I want to go over the approaches my Memberium expert team and I have seen work best. This provides you with some ideas to consider as you decide how best to organize your membership / online learning site content.
Memberium Expert Explains the Buyers Perspective
Before we start on the organizing of your content, I need to discuss the importance of placing yourself firmly in the customer's shoes. This has a big influence on how you organize your content.
As experts, we know how best to teach what we know. What's challenging is viewing what we teach from the perspective of someone completely new to it. We've known what we know for a very long time and we are selling to someone who's new to it.
This is an issue all subject matter experts face. We have to connect with naïve buyers who not only know little about our subject, but likely have misconceptions and bad assumption that we have to correct. This can be frustrating as an instructor because we want to get in there are build our course, but understanding this so important. It's what will allow us reach our buyer with a message that resonates, connect with them, and convince them to buy.

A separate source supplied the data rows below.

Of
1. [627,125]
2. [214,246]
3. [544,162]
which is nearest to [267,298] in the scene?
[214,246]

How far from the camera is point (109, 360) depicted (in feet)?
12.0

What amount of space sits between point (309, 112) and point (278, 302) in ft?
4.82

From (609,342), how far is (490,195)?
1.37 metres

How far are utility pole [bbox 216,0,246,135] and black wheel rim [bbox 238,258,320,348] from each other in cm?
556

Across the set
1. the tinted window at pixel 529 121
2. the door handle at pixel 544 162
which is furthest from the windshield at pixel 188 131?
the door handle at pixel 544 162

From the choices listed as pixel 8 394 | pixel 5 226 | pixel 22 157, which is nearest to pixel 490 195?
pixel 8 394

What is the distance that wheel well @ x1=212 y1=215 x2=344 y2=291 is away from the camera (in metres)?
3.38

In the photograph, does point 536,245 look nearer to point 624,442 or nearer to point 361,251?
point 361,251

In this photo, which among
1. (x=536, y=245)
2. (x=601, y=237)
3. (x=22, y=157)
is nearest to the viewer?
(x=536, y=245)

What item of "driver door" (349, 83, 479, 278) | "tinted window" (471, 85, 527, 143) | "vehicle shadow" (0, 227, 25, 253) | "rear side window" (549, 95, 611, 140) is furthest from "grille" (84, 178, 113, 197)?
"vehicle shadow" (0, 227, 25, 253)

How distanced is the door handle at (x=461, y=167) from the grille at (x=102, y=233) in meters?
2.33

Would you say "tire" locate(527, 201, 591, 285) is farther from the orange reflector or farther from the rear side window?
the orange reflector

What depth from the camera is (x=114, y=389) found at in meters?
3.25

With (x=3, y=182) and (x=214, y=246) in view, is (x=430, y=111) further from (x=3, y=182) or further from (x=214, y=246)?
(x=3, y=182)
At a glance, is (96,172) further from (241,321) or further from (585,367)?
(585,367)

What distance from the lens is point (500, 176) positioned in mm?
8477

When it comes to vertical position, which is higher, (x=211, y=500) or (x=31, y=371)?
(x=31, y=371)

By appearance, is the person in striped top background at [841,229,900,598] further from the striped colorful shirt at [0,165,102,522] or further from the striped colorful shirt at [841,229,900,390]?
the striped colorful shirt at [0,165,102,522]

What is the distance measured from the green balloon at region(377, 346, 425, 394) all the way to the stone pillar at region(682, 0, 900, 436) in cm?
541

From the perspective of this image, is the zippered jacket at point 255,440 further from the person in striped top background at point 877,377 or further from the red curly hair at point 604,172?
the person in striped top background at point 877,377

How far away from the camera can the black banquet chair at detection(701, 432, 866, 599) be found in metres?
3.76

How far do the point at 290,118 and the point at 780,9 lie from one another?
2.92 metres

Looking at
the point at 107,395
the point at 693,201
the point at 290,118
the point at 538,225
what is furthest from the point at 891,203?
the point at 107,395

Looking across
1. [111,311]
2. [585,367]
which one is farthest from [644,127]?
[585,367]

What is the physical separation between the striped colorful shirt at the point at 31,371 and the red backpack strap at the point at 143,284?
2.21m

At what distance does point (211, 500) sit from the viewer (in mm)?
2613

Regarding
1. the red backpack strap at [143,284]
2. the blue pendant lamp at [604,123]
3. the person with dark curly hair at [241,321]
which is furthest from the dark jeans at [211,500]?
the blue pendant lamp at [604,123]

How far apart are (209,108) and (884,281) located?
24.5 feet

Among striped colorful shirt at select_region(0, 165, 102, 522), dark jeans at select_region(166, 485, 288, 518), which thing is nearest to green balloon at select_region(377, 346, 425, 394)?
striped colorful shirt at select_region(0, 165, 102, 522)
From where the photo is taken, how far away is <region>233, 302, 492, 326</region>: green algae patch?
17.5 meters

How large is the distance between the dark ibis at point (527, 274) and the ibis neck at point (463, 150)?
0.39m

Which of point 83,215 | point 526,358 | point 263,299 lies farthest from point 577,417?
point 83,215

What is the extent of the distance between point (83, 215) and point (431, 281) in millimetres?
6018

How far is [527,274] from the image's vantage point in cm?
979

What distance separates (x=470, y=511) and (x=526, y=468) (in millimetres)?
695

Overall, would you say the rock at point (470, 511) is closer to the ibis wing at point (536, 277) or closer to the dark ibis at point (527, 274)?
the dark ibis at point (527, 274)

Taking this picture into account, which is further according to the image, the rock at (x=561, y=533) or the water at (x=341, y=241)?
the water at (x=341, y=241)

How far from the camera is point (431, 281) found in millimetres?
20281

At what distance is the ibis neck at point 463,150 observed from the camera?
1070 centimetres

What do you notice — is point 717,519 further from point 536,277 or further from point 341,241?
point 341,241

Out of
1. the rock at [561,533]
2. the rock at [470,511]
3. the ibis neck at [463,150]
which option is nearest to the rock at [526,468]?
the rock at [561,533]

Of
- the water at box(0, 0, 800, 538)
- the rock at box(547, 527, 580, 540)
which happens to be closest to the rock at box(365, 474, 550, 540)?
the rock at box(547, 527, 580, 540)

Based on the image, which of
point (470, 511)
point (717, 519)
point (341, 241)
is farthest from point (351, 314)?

Memberium Expert on the Best Ways to Organize Your Content
What does this mean for a subject matter expert looking to sell their knowledge as a membership or online course? It means that you have to build content prioritizing how it connects with your perspectives buyers. They are looking to solve a problem. They aren't looking to learn everything about our topic, but just enough to address their issue.
I like to think about our content as a river. That's where the bulk or the meat of our content lives. We then have these small streams or tributaries that flow into it. As a subject matter expert, our perspective is the river. Where we should start and where we need to focus our time, attention and effort is on the tributaries. I find that most site builders do NOT focus enough on this.
You must ask yourself, "What part of my course material addresses a very real problem someone wants solved?" Those answers become your tributaries.
Think of this like building a landing our sales page. You need a title or a headline aimed at attracting perspective clients. We then need a course, probably a mini-course, the customer gets when they purchase from that sales page.
I recommend this first course run 30 to 90 days. You want it to be short. It's a set of lessons that give members a concrete win in under three months. When they complete the mini-course, you introduce them to a larger river of content. It can a catalogue consisting of several rivers each addressing different topics the member would want to learn next.
What you have to remember is that the member is now convinced you are the right expert for them. They are confident that your way of teaching works for them. The next sales is natural because you have established credibility.
Memberium Expert Explains Via an Example
Let's consider a course on learning to play pickle ball. I don't play pickleball (yet), but it's popular, so let's use that in our example.
A course on pickleball could be pretty extensive teaching all aspects of the game. The bulk of the content is what I refer to as the river part of your course content. Let's consider the tributaries. What sales page titles could we use that would target potential customers?
- The First Timer's Guide to Playing Pickleball
- Practicing Solo to Improve Your Pickleball Game
- Recruiting Friends to Form a Pickleball Playing Group
I'm using these titles only to illustrate how to organize your content, but notice that these titles are intentionally written as landing page headline. We want to attract someone that might be searching for terms like the ones we use in our titles.
The titles are aimed at solving your target audience's problem. The course to be delivered when they purchase could be a sliver of your existing river of content contains. It could be a fringe topic used to attract potential buyers. The point is to get a newbie into some part of our course content, deliver something concrete they consider a win and convinces them of your expertise.
Upon completing the first tributary or mini-course, they can be flowed into a larger program that keeps them learning assuming they are wanting to learn more than what they originally purchased. Now your thinking like a good instructor starts working to your advantage. You are in a position to teach them what they need to learn next and not just what they want. They should at this point be looking to you as the guide and wanting you to point them in the right direction.